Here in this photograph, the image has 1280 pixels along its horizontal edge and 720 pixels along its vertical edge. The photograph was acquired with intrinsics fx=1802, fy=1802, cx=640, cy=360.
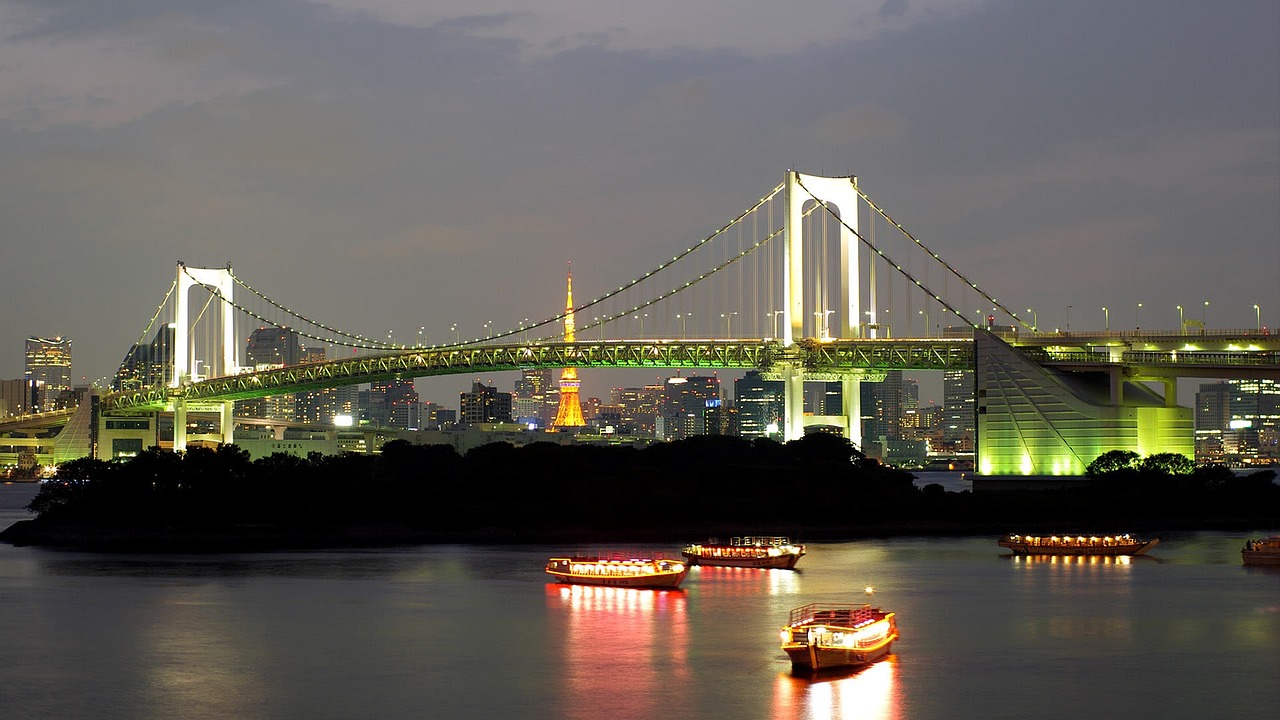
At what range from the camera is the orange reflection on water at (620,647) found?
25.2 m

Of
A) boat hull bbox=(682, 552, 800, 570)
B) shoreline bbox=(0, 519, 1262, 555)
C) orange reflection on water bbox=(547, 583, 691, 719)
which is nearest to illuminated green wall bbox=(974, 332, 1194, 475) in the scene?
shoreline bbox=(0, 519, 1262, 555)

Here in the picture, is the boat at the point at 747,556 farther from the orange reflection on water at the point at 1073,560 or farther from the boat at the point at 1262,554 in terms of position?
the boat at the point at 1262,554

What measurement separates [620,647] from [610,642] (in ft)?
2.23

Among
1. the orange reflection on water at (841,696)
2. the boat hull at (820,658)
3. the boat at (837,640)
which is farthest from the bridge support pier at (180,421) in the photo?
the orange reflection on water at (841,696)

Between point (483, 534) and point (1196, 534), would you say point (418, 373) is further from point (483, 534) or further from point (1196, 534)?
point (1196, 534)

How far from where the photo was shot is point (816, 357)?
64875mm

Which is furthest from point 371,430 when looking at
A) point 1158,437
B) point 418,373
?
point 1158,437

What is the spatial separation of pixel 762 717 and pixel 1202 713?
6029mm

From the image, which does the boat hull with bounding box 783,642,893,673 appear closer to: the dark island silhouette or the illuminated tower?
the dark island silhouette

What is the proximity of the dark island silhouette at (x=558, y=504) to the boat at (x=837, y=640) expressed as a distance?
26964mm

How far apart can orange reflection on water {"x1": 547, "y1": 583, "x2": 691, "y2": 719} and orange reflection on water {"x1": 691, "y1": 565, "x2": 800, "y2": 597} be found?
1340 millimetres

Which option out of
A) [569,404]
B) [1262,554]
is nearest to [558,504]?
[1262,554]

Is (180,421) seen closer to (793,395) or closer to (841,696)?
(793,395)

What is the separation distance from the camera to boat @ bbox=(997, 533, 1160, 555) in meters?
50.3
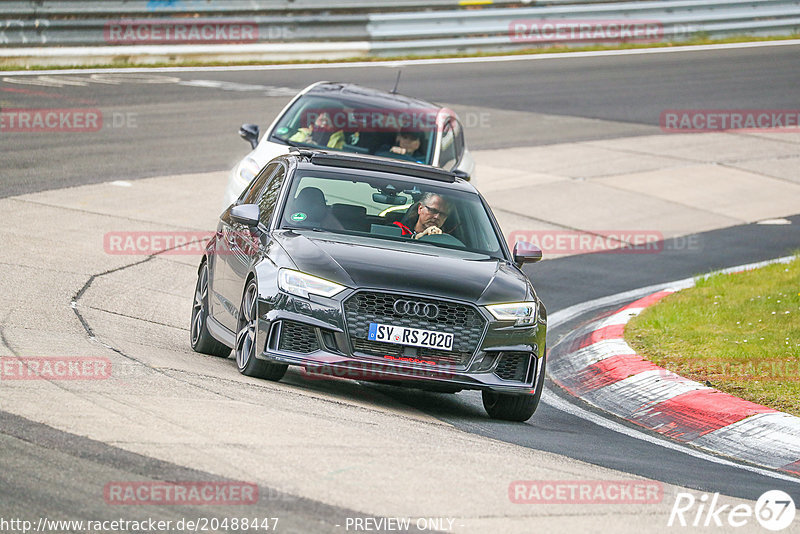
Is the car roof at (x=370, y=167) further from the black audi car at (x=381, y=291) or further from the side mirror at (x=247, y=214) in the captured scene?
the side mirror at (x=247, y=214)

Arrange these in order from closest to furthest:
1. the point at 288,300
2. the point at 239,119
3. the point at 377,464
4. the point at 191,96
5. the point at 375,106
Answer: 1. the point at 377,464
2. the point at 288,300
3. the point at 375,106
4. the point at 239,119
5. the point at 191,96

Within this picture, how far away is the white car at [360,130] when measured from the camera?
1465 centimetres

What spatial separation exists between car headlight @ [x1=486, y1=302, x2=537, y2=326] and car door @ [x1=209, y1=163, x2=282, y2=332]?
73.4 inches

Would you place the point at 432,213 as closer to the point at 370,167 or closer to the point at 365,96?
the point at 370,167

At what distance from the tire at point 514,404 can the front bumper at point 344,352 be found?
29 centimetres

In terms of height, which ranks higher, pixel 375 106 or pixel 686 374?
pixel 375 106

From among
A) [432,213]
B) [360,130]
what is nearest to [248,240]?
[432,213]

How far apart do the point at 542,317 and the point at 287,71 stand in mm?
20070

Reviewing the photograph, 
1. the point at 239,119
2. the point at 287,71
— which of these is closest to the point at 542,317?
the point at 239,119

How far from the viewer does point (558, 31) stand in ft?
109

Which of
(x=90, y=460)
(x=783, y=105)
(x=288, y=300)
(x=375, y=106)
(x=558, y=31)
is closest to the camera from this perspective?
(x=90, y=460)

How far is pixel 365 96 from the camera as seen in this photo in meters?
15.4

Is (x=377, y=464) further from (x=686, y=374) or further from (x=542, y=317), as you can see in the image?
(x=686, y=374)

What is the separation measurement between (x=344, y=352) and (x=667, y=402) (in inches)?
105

▶ **WHAT YOU SHOULD DO**: Copy every one of the records above word for word, leaving out the pictures.

▶ **FINAL RESULT**:
Here in this photograph, the image has 1280 pixels along its horizontal edge and 720 pixels along its vertical edge. The photograph was acquired with intrinsics fx=1802, fy=1802, cx=640, cy=360.
At what range from the camera is the orange reflection on water at (620,647) found?
25.2 m

Of
A) boat hull bbox=(682, 552, 800, 570)
B) shoreline bbox=(0, 519, 1262, 555)
C) orange reflection on water bbox=(547, 583, 691, 719)
which is nearest to illuminated green wall bbox=(974, 332, 1194, 475) in the scene?
shoreline bbox=(0, 519, 1262, 555)

Here in the picture, is the boat at the point at 747,556 farther from the orange reflection on water at the point at 1073,560 or farther from the boat at the point at 1262,554 in terms of position?
the boat at the point at 1262,554

What measurement separates [620,647] from [610,642] (in ft)?
2.23

Among
1. the orange reflection on water at (841,696)
2. the boat hull at (820,658)
3. the boat at (837,640)
which is farthest from the bridge support pier at (180,421) in the photo?
the orange reflection on water at (841,696)

Between point (483, 534) and point (1196, 534), would you say point (418, 373) is further from point (483, 534) or further from point (1196, 534)?
point (1196, 534)

How far from where the photo was shot is point (816, 357)?
64875mm

Which is furthest from point 371,430 when looking at
A) point 1158,437
B) point 418,373
?
point 1158,437

What is the spatial separation of pixel 762 717 and pixel 1202 713?
6029mm

From the image, which does the boat hull with bounding box 783,642,893,673 appear closer to: the dark island silhouette or the illuminated tower?
the dark island silhouette

What is the proximity of the dark island silhouette at (x=558, y=504) to the boat at (x=837, y=640) expressed as a distance?
26964mm

How far apart can orange reflection on water {"x1": 547, "y1": 583, "x2": 691, "y2": 719} and orange reflection on water {"x1": 691, "y1": 565, "x2": 800, "y2": 597} be found?
1340 millimetres

Which option out of
A) [569,404]
B) [1262,554]
is nearest to [558,504]?
[1262,554]

Is (180,421) seen closer to (793,395) or closer to (841,696)?
(793,395)

What is the separation distance from the camera to boat @ bbox=(997, 533, 1160, 555) in meters?
50.3
Is the car roof at (x=370, y=167) further from the black audi car at (x=381, y=291) or further from the side mirror at (x=247, y=214) in the captured scene?
the side mirror at (x=247, y=214)

Arrange these in order from closest to furthest:
1. the point at 288,300
2. the point at 239,119
3. the point at 377,464
4. the point at 191,96
5. the point at 375,106
Answer: 1. the point at 377,464
2. the point at 288,300
3. the point at 375,106
4. the point at 239,119
5. the point at 191,96

Within this picture, how far away is the white car at [360,130] when measured from the camera?
1465 centimetres

What spatial separation exists between car headlight @ [x1=486, y1=302, x2=537, y2=326] and car door @ [x1=209, y1=163, x2=282, y2=332]?
73.4 inches

Would you place the point at 432,213 as closer to the point at 370,167 or closer to the point at 365,96?
the point at 370,167

At what distance from the tire at point 514,404 can the front bumper at point 344,352 be found?
29 centimetres

In terms of height, which ranks higher, pixel 375 106 or pixel 686 374?
pixel 375 106

From among
A) [432,213]
B) [360,130]
what is nearest to [248,240]?
[432,213]

How far apart do the point at 542,317 and the point at 287,71 stand in mm?
20070

Reviewing the photograph, 
1. the point at 239,119
2. the point at 287,71
— which of these is closest to the point at 542,317?
the point at 239,119

How far from the viewer does point (558, 31) stand in ft?
109

Which of
(x=90, y=460)
(x=783, y=105)
(x=288, y=300)
(x=375, y=106)
(x=558, y=31)
is closest to the camera from this perspective?
(x=90, y=460)

How far is pixel 365 96 from the camera as seen in this photo in meters?
15.4

Is (x=377, y=464) further from (x=686, y=374) or further from (x=542, y=317), as you can see in the image?
(x=686, y=374)

What is the separation measurement between (x=344, y=352) and (x=667, y=402) (in inches)?
105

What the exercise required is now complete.